Hobbies and their Men.

hobbies

S.H.E., reminiscing in 1938, looks back on the strange hobbies of some Stamford men in late Victorian times.

“A BLIND ORGANIST

Then, there was Mr. Hilary Hewitt. the blind organist at St. Mary’s. he lived with the petite, golden-haired Miss Hewitt, who kept a private school in St. Martin’s, next to Hibbin’s carriage works. You would see him tapping his stick at the edge of the pavement, usually humming cheerfully to himself. It was a great mystery to me how he learnt his pieces.

Three men stand out in my memory on account of their interesting hobbies. One was a chimney-sweep named Barlow, who lived in the Sheep-market. You went down two steps direct into his living-room – the brightest, cheeriest room you ever saw. How Mrs. Barlow gave her fire grate such a beautiful polish I do not know. She was as bright and as cheery as her room. But the great attraction was the pictures on the walls – needlework pictures worked in wool on canvas, the work of the sweep himself. He did not follow the usual method of counting the stitches from a copy – so many stitches of one colour, so many of another. No! He took an ordinary picture and made his own interpretation of it. I remember ‘Burghley House,’ ‘Peterborough Cathedral’ and ‘Melrose Abbey.’ I wonder if he finished the bunch of flowers he was engaged on, when a lady called with a handful of flowers, and he begged a water-lily for a model.

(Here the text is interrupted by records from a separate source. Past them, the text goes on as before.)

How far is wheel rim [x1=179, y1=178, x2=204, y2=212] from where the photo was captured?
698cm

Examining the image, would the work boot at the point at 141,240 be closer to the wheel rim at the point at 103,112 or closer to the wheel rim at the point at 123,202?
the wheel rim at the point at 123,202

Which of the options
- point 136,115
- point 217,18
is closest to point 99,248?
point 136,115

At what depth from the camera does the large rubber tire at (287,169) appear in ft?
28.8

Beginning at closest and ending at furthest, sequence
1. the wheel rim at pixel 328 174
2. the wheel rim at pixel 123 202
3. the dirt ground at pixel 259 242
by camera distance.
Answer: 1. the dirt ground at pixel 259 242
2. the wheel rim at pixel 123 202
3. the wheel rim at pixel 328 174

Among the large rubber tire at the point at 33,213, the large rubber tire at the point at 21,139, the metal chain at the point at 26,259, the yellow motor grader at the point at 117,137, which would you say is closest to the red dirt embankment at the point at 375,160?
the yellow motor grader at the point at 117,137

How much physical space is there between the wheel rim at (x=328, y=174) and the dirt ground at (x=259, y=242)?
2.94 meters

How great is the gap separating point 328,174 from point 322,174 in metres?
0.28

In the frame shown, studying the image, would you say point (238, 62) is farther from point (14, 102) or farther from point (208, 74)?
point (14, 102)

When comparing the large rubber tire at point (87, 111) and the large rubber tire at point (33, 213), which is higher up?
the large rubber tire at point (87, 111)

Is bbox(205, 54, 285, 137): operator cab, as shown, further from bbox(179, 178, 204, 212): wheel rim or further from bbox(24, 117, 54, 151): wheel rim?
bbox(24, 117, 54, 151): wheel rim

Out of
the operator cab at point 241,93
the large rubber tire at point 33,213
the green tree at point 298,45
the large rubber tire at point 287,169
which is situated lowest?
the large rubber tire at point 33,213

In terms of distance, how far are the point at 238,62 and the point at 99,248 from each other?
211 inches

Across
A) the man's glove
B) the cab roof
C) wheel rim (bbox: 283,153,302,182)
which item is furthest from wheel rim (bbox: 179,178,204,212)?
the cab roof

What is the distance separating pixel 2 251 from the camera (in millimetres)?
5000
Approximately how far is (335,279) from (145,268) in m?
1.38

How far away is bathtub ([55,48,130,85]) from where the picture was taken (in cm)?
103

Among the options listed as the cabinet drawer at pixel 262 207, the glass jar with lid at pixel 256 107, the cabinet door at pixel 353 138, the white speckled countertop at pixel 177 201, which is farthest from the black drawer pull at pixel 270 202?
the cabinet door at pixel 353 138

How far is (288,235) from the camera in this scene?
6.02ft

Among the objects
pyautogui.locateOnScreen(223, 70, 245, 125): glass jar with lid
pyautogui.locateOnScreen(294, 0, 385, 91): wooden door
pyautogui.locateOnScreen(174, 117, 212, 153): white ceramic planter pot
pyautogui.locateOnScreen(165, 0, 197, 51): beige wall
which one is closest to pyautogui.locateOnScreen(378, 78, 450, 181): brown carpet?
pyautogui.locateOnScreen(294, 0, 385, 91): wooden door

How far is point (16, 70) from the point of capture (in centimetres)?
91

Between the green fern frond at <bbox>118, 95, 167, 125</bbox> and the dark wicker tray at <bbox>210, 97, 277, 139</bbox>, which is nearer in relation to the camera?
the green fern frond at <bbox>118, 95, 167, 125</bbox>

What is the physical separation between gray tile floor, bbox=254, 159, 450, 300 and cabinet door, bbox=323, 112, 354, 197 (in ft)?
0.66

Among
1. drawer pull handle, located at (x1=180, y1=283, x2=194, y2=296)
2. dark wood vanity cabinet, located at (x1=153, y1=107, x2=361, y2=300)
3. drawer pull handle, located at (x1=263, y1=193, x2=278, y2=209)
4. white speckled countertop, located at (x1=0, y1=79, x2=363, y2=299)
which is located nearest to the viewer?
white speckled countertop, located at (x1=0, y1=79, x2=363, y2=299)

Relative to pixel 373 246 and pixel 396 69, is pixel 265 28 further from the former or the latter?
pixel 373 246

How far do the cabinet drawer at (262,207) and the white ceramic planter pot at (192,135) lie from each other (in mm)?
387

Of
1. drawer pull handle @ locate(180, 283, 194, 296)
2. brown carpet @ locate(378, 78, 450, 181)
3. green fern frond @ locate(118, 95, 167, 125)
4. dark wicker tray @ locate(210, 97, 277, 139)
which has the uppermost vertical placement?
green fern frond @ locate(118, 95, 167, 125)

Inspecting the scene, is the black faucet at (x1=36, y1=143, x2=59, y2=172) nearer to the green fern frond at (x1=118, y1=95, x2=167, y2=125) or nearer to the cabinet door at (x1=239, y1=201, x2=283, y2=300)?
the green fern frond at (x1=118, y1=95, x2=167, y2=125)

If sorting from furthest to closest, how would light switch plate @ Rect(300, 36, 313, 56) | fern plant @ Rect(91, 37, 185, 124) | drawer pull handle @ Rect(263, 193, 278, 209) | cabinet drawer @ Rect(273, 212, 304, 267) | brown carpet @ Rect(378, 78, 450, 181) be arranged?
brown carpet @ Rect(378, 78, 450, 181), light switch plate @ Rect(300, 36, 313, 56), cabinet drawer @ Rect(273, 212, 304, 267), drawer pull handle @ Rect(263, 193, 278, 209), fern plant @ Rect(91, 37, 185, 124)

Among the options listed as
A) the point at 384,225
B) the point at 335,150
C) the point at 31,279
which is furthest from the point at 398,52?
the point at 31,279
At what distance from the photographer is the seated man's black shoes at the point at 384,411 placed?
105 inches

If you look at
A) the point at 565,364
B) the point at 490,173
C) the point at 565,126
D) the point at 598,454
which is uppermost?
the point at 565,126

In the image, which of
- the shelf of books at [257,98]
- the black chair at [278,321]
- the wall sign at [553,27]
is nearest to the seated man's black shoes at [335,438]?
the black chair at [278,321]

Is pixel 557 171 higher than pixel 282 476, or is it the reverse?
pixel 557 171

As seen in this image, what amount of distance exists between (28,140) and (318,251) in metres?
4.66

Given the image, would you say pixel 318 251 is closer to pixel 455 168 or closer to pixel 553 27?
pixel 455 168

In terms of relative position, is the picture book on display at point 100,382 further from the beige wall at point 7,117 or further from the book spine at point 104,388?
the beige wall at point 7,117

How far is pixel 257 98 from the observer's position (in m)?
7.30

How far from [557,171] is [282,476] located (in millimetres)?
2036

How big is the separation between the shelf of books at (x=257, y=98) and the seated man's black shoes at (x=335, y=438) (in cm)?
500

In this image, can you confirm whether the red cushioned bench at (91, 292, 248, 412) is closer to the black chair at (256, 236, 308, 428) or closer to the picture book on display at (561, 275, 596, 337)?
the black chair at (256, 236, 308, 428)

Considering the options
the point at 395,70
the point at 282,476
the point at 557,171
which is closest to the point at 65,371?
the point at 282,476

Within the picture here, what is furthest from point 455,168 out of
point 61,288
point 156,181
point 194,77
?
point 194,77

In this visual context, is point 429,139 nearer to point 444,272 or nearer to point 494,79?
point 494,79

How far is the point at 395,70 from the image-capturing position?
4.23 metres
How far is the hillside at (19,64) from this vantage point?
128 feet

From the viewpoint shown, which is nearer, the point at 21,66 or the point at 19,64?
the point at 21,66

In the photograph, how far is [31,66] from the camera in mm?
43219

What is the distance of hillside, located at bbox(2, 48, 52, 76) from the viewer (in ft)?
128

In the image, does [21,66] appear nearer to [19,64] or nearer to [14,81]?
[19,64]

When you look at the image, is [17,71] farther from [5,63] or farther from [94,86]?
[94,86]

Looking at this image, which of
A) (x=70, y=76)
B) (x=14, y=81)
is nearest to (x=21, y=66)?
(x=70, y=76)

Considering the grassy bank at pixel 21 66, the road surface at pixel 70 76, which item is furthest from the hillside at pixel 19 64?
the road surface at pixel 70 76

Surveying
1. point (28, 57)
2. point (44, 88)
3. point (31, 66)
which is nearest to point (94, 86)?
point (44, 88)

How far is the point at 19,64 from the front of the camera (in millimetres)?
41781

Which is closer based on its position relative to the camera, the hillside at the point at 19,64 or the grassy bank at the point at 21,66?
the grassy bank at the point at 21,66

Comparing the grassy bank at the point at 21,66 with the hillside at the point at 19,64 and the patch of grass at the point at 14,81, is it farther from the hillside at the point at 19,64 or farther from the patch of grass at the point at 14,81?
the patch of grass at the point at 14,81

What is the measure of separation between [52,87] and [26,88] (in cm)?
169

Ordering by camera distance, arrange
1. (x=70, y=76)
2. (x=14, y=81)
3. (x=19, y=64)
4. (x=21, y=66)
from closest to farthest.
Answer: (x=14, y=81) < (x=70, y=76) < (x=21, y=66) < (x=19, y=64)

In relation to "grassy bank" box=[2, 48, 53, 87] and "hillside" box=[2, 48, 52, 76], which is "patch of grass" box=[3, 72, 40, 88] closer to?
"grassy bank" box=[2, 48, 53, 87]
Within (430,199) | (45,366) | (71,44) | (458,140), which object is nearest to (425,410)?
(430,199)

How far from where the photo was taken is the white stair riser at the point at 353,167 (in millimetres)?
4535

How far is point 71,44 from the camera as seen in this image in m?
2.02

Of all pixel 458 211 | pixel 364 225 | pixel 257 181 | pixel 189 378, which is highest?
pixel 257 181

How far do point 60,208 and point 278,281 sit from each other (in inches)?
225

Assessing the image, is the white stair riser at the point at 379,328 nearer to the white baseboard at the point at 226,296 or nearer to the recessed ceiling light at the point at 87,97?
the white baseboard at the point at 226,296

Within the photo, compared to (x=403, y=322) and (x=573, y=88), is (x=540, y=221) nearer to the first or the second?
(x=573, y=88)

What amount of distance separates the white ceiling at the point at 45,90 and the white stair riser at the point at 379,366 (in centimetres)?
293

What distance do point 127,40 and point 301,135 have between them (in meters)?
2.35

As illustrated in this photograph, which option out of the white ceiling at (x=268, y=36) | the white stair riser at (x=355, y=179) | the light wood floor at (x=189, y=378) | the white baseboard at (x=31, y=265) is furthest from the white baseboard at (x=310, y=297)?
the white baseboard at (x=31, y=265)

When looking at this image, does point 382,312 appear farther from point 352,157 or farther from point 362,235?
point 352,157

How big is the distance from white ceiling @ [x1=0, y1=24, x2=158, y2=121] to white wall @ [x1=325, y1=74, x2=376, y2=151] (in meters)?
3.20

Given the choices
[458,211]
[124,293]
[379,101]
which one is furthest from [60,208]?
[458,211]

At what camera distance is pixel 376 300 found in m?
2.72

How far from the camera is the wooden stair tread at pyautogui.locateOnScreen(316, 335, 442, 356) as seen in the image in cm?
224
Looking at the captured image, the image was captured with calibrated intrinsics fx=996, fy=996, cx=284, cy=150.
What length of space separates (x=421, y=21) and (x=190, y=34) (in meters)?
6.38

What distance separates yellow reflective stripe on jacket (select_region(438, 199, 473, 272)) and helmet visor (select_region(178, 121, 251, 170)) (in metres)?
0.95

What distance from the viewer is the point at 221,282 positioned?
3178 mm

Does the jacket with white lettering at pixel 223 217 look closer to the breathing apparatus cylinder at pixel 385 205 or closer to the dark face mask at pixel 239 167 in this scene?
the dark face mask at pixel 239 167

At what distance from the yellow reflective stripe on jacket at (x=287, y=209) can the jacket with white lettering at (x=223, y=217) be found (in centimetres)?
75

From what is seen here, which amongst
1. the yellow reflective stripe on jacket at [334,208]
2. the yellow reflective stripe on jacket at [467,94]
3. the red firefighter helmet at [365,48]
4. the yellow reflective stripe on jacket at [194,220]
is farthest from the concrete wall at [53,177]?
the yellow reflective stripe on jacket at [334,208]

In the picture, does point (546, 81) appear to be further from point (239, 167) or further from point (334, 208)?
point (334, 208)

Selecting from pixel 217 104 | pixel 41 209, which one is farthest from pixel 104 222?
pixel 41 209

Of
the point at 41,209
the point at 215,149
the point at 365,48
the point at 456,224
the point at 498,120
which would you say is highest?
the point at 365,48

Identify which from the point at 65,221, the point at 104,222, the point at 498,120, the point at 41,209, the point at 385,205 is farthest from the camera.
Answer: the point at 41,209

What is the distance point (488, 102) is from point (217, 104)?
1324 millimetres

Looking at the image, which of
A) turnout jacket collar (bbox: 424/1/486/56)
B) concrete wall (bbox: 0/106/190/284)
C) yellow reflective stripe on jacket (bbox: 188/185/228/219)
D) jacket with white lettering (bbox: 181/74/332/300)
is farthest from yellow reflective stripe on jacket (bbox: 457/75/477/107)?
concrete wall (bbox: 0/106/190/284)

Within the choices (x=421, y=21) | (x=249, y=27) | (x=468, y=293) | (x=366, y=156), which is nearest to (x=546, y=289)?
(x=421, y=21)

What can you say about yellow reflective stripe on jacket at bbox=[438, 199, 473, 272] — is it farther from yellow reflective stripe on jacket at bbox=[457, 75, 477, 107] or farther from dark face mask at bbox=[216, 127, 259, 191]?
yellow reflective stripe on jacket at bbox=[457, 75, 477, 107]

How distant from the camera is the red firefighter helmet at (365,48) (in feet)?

There was a wood-turner in Brookes’-court named Hawkins. He made cork models of public buildings with just a penknife and ordinary corks. he showed one at Stamford Fair one year. Now was it Burghley House or Peterborough Cathedral? I forget, but I know I paid a penny to go into a booth in Red Lion-Square, at the corner near Snarrt’s chemist shop, a the top of St. John’s-street.

I expect old Hitchcock is forgotten now. He was an old man with a fine head and face. He might have sat as a model for one of the twelve Apostles. I don’t know what his occupation was, but he collected the rents of the houses in Lumby’s-court (now terrace). It was said that he taught himself to read and write after he turned seventy, but the most extraordinary thing about him was his hobby. He had spent all his life trying to discover the secret of perpetual motion. Think of it!”

The Stamford Mercury, 6th May, 1938.